■ Work item ■
All records are to be restated word for word, with pictures excluded.

-------

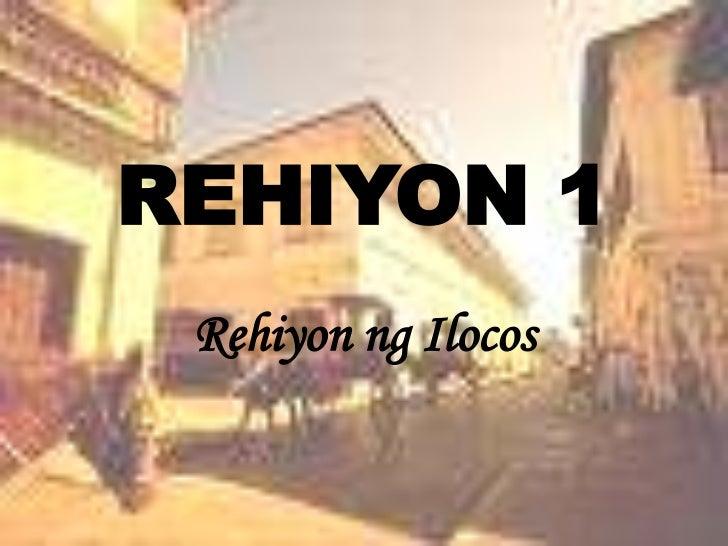 REHIYON 1<br />RehiyonngIlocos<br />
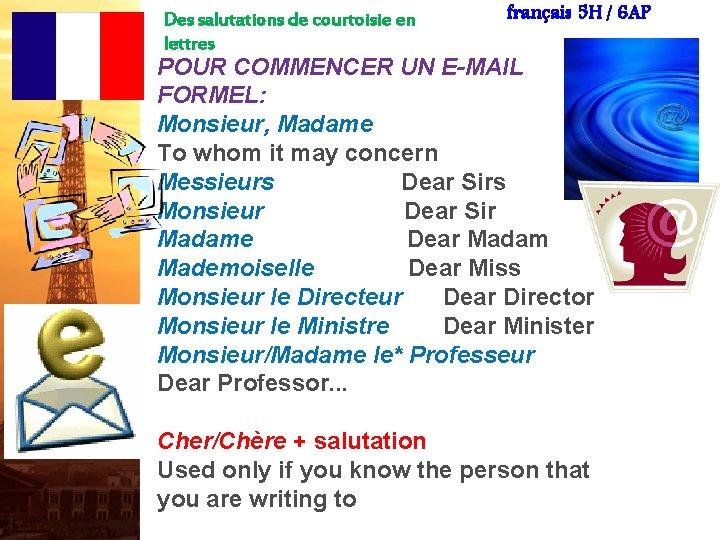 Des salutations de courtoisie en lettres français 5 H / 6 AP POUR COMMENCER
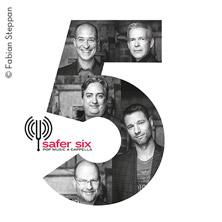 Safer Six - 5 am 18. April 2020 @ Stadtkino Ternitz.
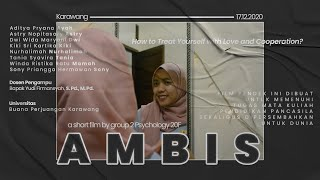 Film Pendek - AMBIS - How to Treat Yourself with Love and Cooperation?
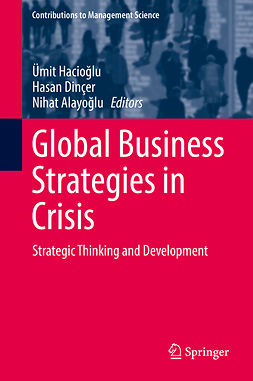 Alayoğlu, Nihat - Global Business Strategies in Crisis, e-kirja
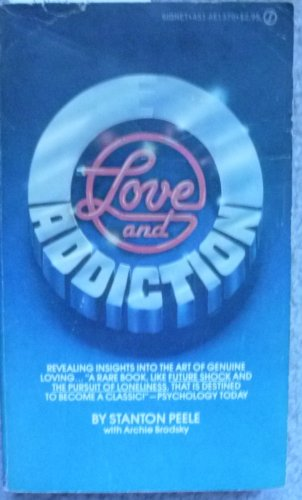9780451134479: Peele & Brodsky : Love and Addiction (Signet)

-------

■ Output for this task ■
 REHIYON 1<br />RehiyonngIlocos<br />
 Des salutations de courtoisie en lettres français 5 H / 6 AP POUR COMMENCER
 Safer Six - 5 am 18. April 2020 @ Stadtkino Ternitz.
 Film Pendek - AMBIS - How to Treat Yourself with Love and Cooperation?
 Alayoğlu, Nihat - Global Business Strategies in Crisis, e-kirja
9780451134479: Peele & Brodsky : Love and Addiction (Signet)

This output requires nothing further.